In [1]:
from nltk.corpus import brown
from nltk.lm import MLE, Laplace
from nltk.lm.preprocessing import padded_everygram_pipeline
from nltk.translate.bleu_score import sentence_bleu, SmoothingFunction

import os
import csv
import copy
import random

from transformers import pipeline
from rouge_score import rouge_scorer

In [2]:
random.seed(42)

## Preparing the data

In [3]:
brown.categories()

['adventure',
 'belles_lettres',
 'editorial',
 'fiction',
 'government',
 'hobbies',
 'humor',
 'learned',
 'lore',
 'mystery',
 'news',
 'religion',
 'reviews',
 'romance',
 'science_fiction']

In [4]:
genre = 'science_fiction'
sentences = brown.sents(categories=genre)

In [5]:
print(list(sentences[0]))

['Now', 'that', 'he', 'knew', 'himself', 'to', 'be', 'self', 'he', 'was', 'free', 'to', 'grok', 'ever', 'closer', 'to', 'his', 'brothers', ',', 'merge', 'without', 'let', '.']


In [6]:
sentences = [[word.lower() for word in sentence] for sentence in sentences]

In [7]:
print(list(sentences[0]))

['now', 'that', 'he', 'knew', 'himself', 'to', 'be', 'self', 'he', 'was', 'free', 'to', 'grok', 'ever', 'closer', 'to', 'his', 'brothers', ',', 'merge', 'without', 'let', '.']


In [8]:
total_length = 0
i = 0

while total_length < 350:
    total_length += len(sentences[i])
    i += 1

train_data = sentences[i:]
test_data = sentences[:i]

print(f'Total amounts of tokens in the test set: {total_length}')

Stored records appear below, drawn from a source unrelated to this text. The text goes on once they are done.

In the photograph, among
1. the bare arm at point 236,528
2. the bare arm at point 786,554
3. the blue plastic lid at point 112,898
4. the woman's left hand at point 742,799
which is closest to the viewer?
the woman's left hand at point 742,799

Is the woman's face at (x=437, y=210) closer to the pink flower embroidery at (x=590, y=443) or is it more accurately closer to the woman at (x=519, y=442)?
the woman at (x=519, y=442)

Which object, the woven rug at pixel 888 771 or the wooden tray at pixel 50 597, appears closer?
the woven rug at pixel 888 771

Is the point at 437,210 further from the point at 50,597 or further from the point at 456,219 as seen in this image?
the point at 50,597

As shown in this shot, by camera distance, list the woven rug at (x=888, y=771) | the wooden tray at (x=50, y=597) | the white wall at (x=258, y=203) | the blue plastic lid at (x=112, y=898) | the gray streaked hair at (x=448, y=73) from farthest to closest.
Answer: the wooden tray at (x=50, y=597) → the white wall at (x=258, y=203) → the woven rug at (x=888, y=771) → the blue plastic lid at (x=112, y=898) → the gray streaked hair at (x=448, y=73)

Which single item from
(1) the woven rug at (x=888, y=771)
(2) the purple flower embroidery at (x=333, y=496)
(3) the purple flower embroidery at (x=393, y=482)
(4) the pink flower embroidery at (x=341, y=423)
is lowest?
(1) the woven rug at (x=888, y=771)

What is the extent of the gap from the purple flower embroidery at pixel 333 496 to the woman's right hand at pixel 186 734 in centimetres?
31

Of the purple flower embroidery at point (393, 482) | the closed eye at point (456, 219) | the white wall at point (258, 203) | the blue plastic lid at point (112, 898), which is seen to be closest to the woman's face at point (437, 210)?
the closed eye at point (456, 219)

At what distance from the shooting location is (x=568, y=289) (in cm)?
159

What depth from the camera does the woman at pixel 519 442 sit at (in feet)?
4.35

Total amounts of tokens in the test set: 354


In [9]:
def mask_sentence(sentence):
    if len(sentence) < 1:
        return sentence
    
    masked_sentence = sentence.copy()
    mask_idx = random.randint(0, len(masked_sentence) - 1)
    masked_sentence[mask_idx] = '[MASK]'
    
    return masked_sentence

**DISCLAIMER**\
The exercise states that every 7th word should be masked. However, distilBERT only masks one word per sentence.\
In order to compare the results of BLEU/ROUGE more accurately, we have changed the code to mask only one word for the ngram as well.

In [10]:
masked_data = copy.deepcopy(test_data)

for i, sentence in enumerate(test_data):
    masked_sent = mask_sentence(sentence)
    masked_data[i] = masked_sent

In [11]:
folder_name = 'data'

if not os.path.exists(folder_name):
      os.makedirs(folder_name)

csv_file_path = os.path.join(folder_name, 'masked_sentences.csv')

def save_masked_sents_to_csv(masked_sents, file_path):
    with open(file_path, mode='w', newline='', encoding='utf-8') as file:
            writer = csv.writer(file)
            for sentence in masked_sents:
                writer.writerow(sentence)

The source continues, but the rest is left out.